The "Right to Return" bill (Senate Bill 386) passed through the Nevada Legislature and is headed to Gov. Steve Sisolak's desk to be signed into law. The bill gives priority to former hospitality workers laid off because of the pandemic.

The Culinary Union strongly pushed for the bill to help get many of the 30,000 still unemployed members back to their previous jobs. However, the bill will benefit many different kinds of hospitality workers across the state.

"I can just look at my kids and tell them, ‘Daddy's getting back to work pretty soon hopefully,'" Brandon Geyer said.

Geyer spent 24 years as a bartender at Main Street Station before it shut down last March. He has still not heard if his job will come back.

"Hopefully I can get back to a normal life,” Geyer said. “I had to watch every penny, dig into my savings the last year and adjust my lifestyle.”

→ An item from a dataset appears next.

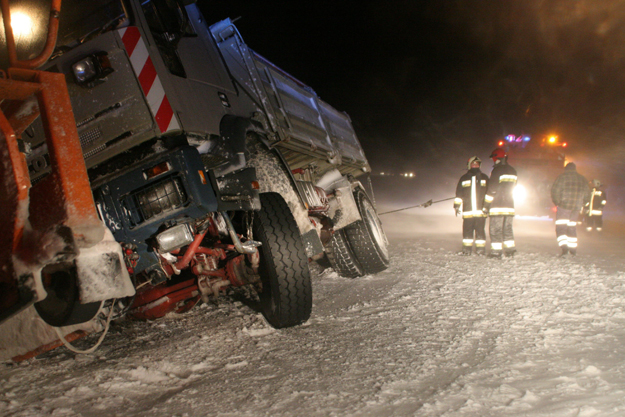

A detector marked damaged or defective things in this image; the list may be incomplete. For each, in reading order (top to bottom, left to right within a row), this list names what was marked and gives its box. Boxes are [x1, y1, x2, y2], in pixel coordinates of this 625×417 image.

overturned truck [0, 0, 388, 336]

Under the Right to Return bill, if an employer is hiring they must give priority to the previously laid off worker. That could be the same job or a similar position.


A view of the Las Vegas Strip on the night that MGM Resorts shut down their casino floors as a result of the pandemic in Las Vegas on Monday, March 16, 2020. Miranda Alam

The worker has just 24 hours to accept or decline the position, but the former worker still has the opportunity to decline a position three times before they'll no longer be considered.

Matthew Seevers, a former bartender at Fiesta Henderson said he would return as soon as he gets an offer.

“Absolutely. I would love to get my job back and continue my life now," Seevers said.

The veteran bartender picked up two part time jobs to try to keep his family afloat, but said he's barely scraping by.

"Get our jobs back, our benefits and our insurance," Seevers said.

However, the uncertainty for hospitality workers like Geyer and Seevers is that their casinos are still closed. Their jobs will only come back if their employer does.

Those that opposed the bill have concerns the law would leave companies vulnerable to lawsuits if they didn't bring back an employee, or if a worker falsely claimed they've been denied employment.

The law is not just for large employers, it applies to any business with more than 30 employees.

If signed by the governor, the bill will go into law the start of July and expire August 31, 2022.